By Ulf Bergman
The global energy crunch continues to evolve, with international competition for scarce supplies driving prices ever higher. Thermal coal has gained just shy of thirty per cent since the middle of September, bringing the gains for the last twelve months close to a massive three hundred per cent. The global shortage of natural gas has seen many utilities and countries switching to the dirtier but cheaper fossil fuel, leading it to join the general surge in energy prices despite ever higher ambitions for decarbonisation. Last week’s reports that the Chinese Vice Premier Han Zheng ordered the country’s energy companies to secure coal supplies for the winter at any cost has amplified an already tight supply situation, created by production curbs in the wake of environmental policies and a lack of investments in new production capacity.
Coal - USD/tonne
Beyond rising energy costs in general, agricultural production and food prices could become collateral damage in the squeeze on energy. Both the production of fertilisers and the harvest processing could fall victim to increasing energy shortages and costs. The energy-intensive nature of synthetic fertiliser production will increase the costs. Additionally, curbs on electricity consumption will add to the shortages and push prices even higher. Increasing fertiliser outlays for the farmers could see a reduction in the use and yield smaller harvests. Increasing fertiliser prices could also tempt farmers to switch from wheat and corn to less fertiliser-intensive plants and further eroding the global supplies. The threat of tighter supplies has also contributed to wheat and corn prices edging higher in recent days. There are suggestions that soybean plantings could benefit, at the expense of nitrogen-heavy corn and wheat, for next year’s US growing season should fertilisers remain expensive.
Wheat – US cents per bushel
China faces a challenging harvest season against the backdrop of soaring energy prices and power shortages. The original expectation of growing production has come under threat, following concerns that the country may struggle to harvest crops, such as corn and soybeans. The autumn harvest in the world’s agricultural producer has begun as the country faces power shortages in many industrial centres. The northeastern provinces such as Jilin, Liaoning and Heilongjiang, where about half of China’s corn and soybeans are grown, are among the most affected by the power rationing. In recent weeks, several plants, such as soybean processors, had to shut, or reduce output, to conserve electricity. Any delays in the processing of the crops could also see a deterioration in quality and the raw material go to waste. The recent development is also likely to wreak havoc with the Chinese leadership’s ambitions for less reliance on imported food supplies as part of the dual-circulation policy.
During the last twelve months, a domestic shortage has forced China to import record volumes of agricultural products, pushing prices and global food costs to multiyear highs. With no end in sight for the energy shortage and the time lag involved in the restocking of the coal inventories, any plans to reduce the import of agricultural commodities are likely to face postponement. Chinese buyers’ continued robust demand for imported grains and oilseeds will also increase the risk of global food prices drifting ever higher as demand keeps growing.

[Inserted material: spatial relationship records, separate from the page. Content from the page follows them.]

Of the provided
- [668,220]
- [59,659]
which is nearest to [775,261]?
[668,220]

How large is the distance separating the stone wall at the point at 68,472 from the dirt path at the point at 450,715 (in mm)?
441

On the other side of the Pacific, US farmers are facing different challenges. The lingering impact of Hurricane Ida in the Gulf of Mexico has kept disrupting port operations, with congestion remaining high and creating bottlenecks in the supply chain inland. In addition, the collapse of a crane in Grays Harbor, which handles approximately twenty per cent of the soybean meal shipments from the US West Coast, is adding to the global supply chain disruptions. The crane repairs are expected to take several months, with vessels initially diverted to a grain terminal in Longview, Washington. The late September incident also saw an increase in congestion on the US West Coast.
The last year has seen US agricultural exports to China surging. While the aggregate year to date numbers remain impressive, much of the shipments took place during the first quarter. During the last two quarters, monthly import volumes have remained stable at around 3.5 million tonnes. However, as the fourth quarter progress, it can be expected that the numbers will pick up as the new harvest reaches the Chinese ports. The disruptions in the US ports, combined with extensive congestion around the Chinese ports, may increase import volumes later than last year. There are also concerns that China is failing to live up to its commitments under the Phase One trade agreement, with the US Trade Representative, Katherine Tai, set to bring up the subject with Chinese Vice Premier Liu He. As of August, Chinese imports of US agricultural products were 30 billion dollars short of the full-year goal of 80 billion dollars.
With less domestic production than expected as the energy crunch hits, Chinese seaborne imports of grains and oilseeds are likely to increase in the coming months. The renewed pressure from the US administration regarding the commitments under last year’s trade deal and the seasonal reduction in shipments from Brazil should benefit the US farmers. For dry bulk shipping, it will contribute to the continued tight supply situation, as the long distances involved ties up tonnage for extensive periods.